DOCUMENT TEXT

-*-

Sandhill Cranes at Cosumnes River Preserve


Sunrise is a gift that opens very slowly, and the anticipation itself is part of the gift.

It was still pitch dark when I arrived this morning at Woodbridge Ecological Reserve near Lodi. I got out of the car expecting to hear the familiar croaking of the cranes, but they were silent. The dominant natural noise was delivered instead by countless coyotes. I couldn't see any of them of course, but I'd love to have been able to see the one particular coyote whose howling rose above the din of all the others. Was it calling in its kin to a kill? Showing its strength? Or maybe just feeling jazzed after a great night of being a coyote.


Only one or two cranes vocalized in the darkness, so I didn't know what to expect. Maybe there were only going to be one or two cranes out there. Thankfully, the vocalizing did start to pick up as it got light out, but the nearest cranes were pretty far away. As the morning got brighter, what few cranes there were, soon peeled off in twos and threes and flew away.


It was just barely bright enough to get this shot at f/16. Moments later, all but a couple of the cranes had lifted off and winged south.


Mt. Diablo with Sandhill Crane


Crane Flexing its Wings


In the distance I watched sparse flocks of geese and cranes fly out to their morning feeding areas.

-*-

PROBLEMS AND TASKS
a) Answer these questions using the sandhill crane text.
(i) Where did the writer arrive while it was still pitch dark?
(ii) What delivered the dominant natural noise in the darkness?
(iii) In which direction did the cranes fly when they lifted off?
b) From the sandhill crane text, quote the stretch from "Only one or" through "and winged south.".

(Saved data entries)
-*-

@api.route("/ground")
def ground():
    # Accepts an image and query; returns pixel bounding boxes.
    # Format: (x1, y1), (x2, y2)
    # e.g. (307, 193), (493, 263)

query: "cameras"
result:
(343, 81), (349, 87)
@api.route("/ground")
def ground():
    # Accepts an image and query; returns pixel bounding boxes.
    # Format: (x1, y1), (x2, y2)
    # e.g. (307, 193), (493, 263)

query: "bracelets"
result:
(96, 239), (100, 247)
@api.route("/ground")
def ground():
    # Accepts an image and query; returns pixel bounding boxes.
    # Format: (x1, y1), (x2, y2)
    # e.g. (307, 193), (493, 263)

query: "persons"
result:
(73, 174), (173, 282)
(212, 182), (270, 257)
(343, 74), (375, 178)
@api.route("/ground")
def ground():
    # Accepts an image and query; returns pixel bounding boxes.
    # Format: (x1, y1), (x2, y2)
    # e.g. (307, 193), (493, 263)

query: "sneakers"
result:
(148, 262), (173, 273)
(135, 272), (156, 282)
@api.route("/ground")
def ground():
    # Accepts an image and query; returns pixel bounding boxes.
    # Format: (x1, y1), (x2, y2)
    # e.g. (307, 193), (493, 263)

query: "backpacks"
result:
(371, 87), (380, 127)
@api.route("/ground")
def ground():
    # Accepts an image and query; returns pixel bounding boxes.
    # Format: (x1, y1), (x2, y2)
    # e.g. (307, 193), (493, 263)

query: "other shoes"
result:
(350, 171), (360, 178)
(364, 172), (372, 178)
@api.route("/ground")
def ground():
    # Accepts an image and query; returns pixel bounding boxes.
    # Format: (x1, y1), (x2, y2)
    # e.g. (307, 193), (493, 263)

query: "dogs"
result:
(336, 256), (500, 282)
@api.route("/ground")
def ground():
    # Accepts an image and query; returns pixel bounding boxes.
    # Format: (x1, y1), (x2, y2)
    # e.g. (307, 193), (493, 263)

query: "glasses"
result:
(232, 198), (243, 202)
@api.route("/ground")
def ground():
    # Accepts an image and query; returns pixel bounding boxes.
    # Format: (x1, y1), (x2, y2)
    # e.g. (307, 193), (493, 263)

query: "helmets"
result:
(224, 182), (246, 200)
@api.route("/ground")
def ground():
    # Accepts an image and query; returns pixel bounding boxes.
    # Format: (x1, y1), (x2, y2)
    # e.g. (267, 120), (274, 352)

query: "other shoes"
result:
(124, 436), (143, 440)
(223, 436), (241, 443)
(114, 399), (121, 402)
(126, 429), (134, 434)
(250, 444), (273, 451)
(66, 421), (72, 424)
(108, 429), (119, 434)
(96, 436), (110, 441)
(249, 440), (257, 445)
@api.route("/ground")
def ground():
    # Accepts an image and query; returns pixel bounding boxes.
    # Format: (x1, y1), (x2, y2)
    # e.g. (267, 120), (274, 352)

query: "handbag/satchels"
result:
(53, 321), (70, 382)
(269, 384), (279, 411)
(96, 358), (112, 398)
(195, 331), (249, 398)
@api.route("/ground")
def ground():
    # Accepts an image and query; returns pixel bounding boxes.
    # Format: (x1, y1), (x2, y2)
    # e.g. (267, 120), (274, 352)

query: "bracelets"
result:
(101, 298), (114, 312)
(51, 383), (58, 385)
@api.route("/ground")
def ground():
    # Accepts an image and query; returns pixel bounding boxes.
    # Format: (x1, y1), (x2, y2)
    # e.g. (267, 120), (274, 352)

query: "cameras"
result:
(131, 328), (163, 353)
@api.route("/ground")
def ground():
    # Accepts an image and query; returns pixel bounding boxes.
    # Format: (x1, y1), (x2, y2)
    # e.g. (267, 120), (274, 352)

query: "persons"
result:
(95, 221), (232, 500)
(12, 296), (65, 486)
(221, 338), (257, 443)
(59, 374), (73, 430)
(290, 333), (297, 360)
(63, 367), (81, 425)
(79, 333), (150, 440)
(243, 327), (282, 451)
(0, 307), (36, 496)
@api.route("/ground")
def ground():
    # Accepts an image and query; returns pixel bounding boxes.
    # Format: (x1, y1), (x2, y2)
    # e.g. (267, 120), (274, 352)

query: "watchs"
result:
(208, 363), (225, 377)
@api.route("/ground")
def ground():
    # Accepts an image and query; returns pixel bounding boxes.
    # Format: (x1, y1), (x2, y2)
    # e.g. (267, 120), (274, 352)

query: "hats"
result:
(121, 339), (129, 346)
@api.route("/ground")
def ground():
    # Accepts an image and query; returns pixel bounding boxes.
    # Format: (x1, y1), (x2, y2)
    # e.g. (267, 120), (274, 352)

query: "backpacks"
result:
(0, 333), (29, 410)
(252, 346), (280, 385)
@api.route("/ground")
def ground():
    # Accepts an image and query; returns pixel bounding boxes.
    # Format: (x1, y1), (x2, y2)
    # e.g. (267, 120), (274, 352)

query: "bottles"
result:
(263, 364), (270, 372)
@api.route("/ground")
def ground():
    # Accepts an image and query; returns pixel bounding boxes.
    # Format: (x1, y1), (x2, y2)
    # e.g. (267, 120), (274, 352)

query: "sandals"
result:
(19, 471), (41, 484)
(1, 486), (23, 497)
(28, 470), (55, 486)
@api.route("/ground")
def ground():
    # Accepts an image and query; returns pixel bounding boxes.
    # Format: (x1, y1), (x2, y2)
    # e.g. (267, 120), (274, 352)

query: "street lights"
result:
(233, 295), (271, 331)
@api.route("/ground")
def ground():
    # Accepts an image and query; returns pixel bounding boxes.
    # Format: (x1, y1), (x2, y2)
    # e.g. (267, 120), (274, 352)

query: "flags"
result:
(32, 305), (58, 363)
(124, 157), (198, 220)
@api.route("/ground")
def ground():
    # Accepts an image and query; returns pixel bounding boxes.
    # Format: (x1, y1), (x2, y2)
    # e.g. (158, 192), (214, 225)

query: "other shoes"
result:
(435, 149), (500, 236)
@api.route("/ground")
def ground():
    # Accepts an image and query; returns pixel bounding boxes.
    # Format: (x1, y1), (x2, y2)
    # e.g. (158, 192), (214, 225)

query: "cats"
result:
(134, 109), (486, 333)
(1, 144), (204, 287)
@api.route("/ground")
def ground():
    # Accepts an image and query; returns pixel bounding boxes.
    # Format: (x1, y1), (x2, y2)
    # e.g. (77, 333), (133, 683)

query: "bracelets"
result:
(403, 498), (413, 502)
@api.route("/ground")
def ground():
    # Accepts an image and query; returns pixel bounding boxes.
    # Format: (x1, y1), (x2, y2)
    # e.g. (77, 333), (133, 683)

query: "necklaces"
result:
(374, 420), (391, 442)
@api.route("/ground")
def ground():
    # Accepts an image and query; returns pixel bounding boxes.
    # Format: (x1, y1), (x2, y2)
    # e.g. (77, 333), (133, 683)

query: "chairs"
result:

-*-

PER-TASK ANSWERS
a)
(i) Woodbridge Ecological Reserve near Lodi
(ii) Countless coyotes
(iii) South

b)
Only one or two cranes vocalized in the darkness, so I didn't know what to expect. Maybe there were only going to be one or two cranes out there. Thankfully, the vocalizing did start to pick up as it got light out, but the nearest cranes were pretty far away. As the morning got brighter, what few cranes there were, soon peeled off in twos and threes and flew away.


It was just barely bright enough to get this shot at f/16. Moments later, all but a couple of the cranes had lifted off and winged south.